Below are the records; give again exactly the lines from the one containing "dailyclassics_aud-usd_body_Picture_3.png, Forex: AUD/USD" through the one containing "The Green Spine", leaving out pictures.
--- Given information Enclosed Below ---
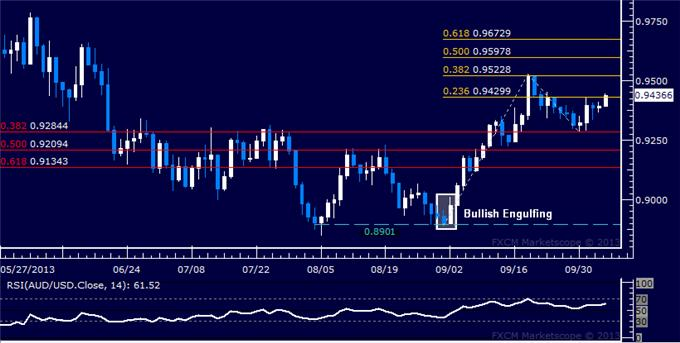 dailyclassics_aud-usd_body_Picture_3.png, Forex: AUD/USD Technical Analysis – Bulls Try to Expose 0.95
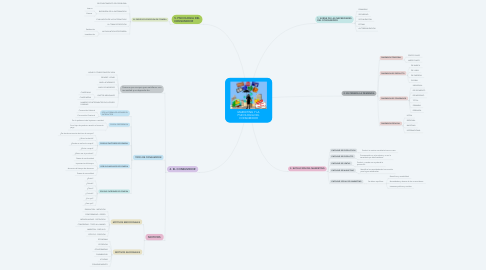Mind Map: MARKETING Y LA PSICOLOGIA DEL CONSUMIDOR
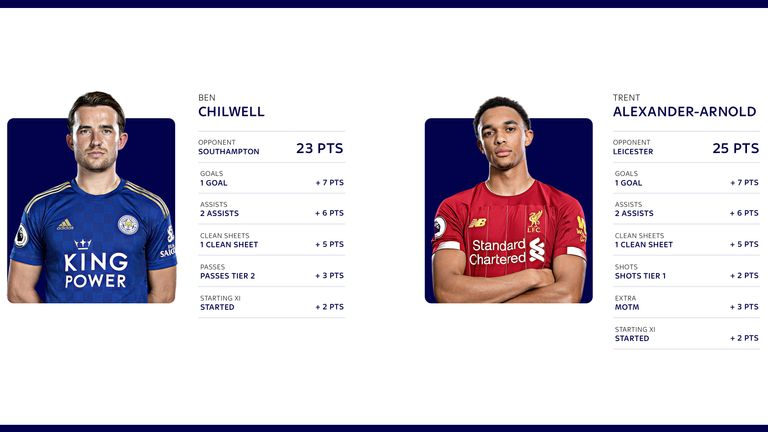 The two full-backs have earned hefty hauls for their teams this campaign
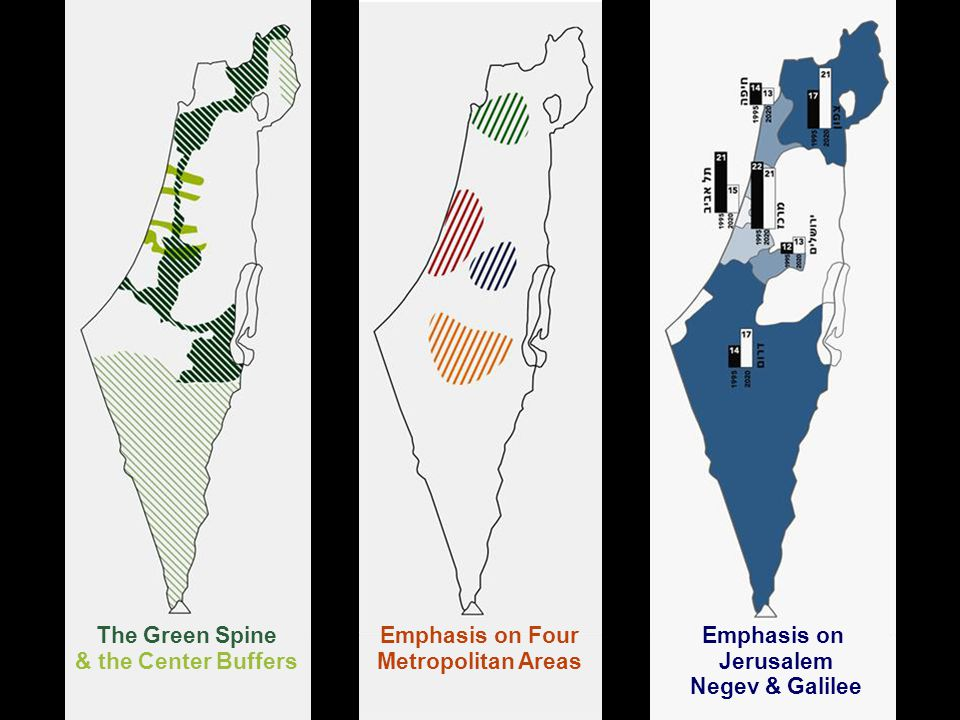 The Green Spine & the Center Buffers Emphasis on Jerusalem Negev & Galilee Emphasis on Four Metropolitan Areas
--- End of Enclosed Given information ---
--- Given information Enclosed Below ---
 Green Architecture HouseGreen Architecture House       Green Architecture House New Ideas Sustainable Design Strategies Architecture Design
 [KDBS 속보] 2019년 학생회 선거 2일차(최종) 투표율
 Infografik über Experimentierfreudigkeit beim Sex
--- End of Enclosed Given information ---
Response to this task ▸
 dailyclassics_aud-usd_body_Picture_3.png, Forex: AUD/USD Technical Analysis – Bulls Try to Expose 0.95
Mind Map: MARKETING Y LA PSICOLOGIA DEL CONSUMIDOR
 The two full-backs have earned hefty hauls for their teams this campaign
 The Green Spine & the Center Buffers Emphasis on Jerusalem Negev & Galilee Emphasis on Four Metropolitan Areas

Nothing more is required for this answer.